I look out over a rugged, Alaskan landscape; the sun is rising, and the side of the mountain is dusted in a warm pink light. There is something in the sky, what looks like a daytime moon or an explosive, freshly detonated. My father made this photo some fifty odd years ago, then the age that I am now. It's only surface damage, I tell myself. Time and weather have aged this old photographic slide, and the larger collection of slides that document this decade of his life. It's a speck of dust that sank in, spread its arms, or are they wings? They beg to remain a mystery. Visible deterioration become fodder for imagined cosmic phenomena, or conspiracy—why not a UFO, a comet, a military testing site?
For a decade between the 1960s and 70s, my father worked as a hunting guide in the Alaskan wilderness, and so my childhood is embedded with myths and legends of this place. The images that document this time are some kind of epic; some trace of that frontier-era push west, into wild lands and untapped resources. Among these images are ones that I almost chose not to scan, ones almost thrown away; overexposed, scratched, cracking.
At night, when we were young, he would recite the ballad poems of Robert Service. Like the sing-song of a lullaby, they rock you to sleep, those stories so magical and hard. Men frozen to death in the icy winter; the hunger pangs of loneliness; an indescribable awe induced by a land untouched and silent.
Repeating patterns spread like cells that reproduce too fast, an epidemic.
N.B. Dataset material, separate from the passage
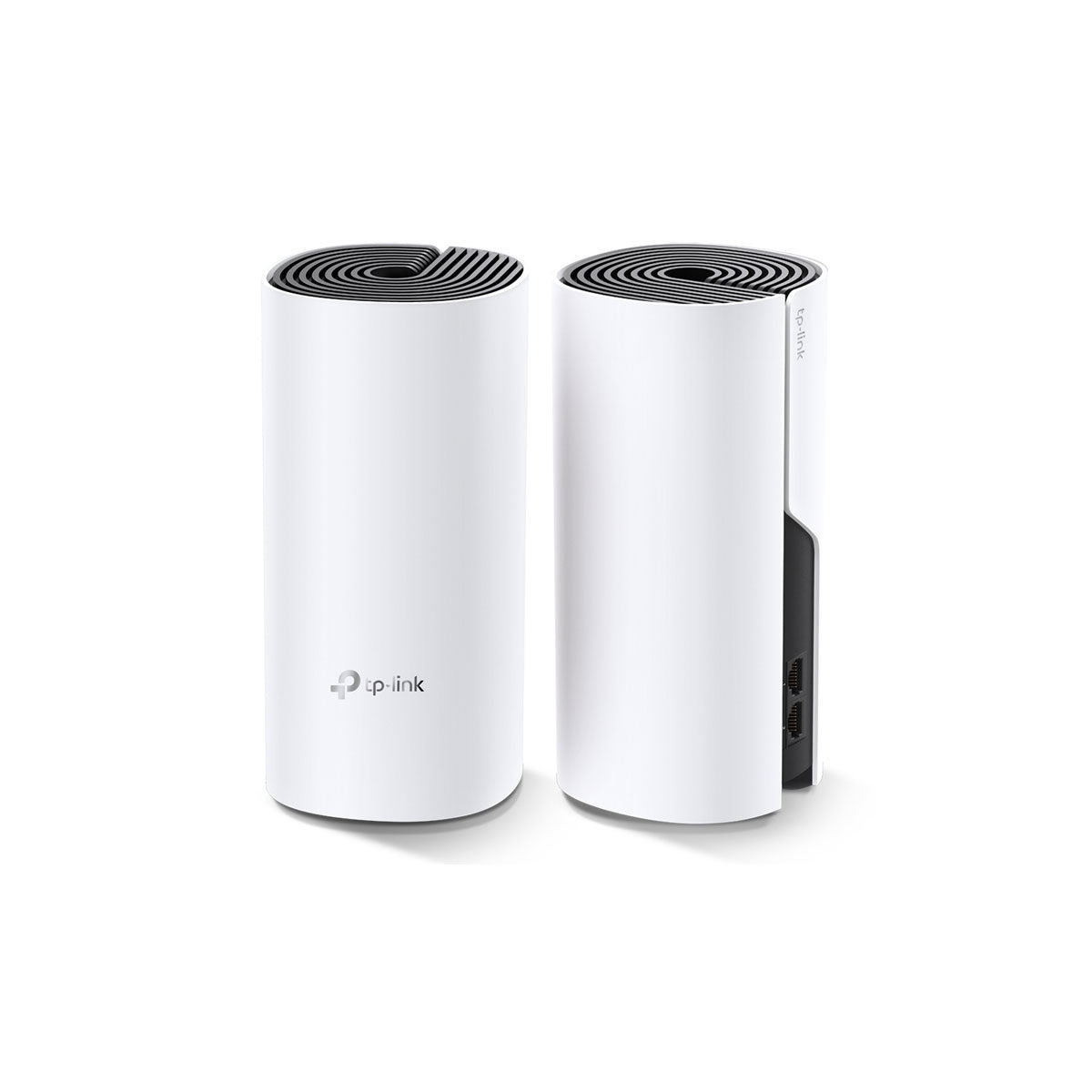TP-Link Deco M4 AC1200 Whole-Home Mesh Wi-Fi System - 2 Pack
Time has changed these images, and in a way that seems to speak with more honesty to the experience of the land, the hardship and hardness of the people. A world changing then, and still, with unending expedition.
Warped, faded, mistakenly cross-processed, the backs of the musk oxen glisten under a sky so blue it must be the beginning or the end of time. They were one of many creatures hunted to the brink of extinction. Meanwhile the railroads continued to be laid, cut through mountains, and many died along the way; martyrs to the beast of industry. What kind of myths can we dream of now?
In these images, the physical deterioration of time is a metaphor for the flexible and fallible nature of memory; a poetic illustration of a “wild” landscape that is itself in a continuing state of rapid change. Here, the wild is tamed, decapitated, discolored, sliced open like a dystopian record of the results of colonial ideals. This is a space where memory turns to mythology, mythology turns to memory, and aspects of our identity are built around fragmented notions of experience and ownership, and the God that we continue to seek.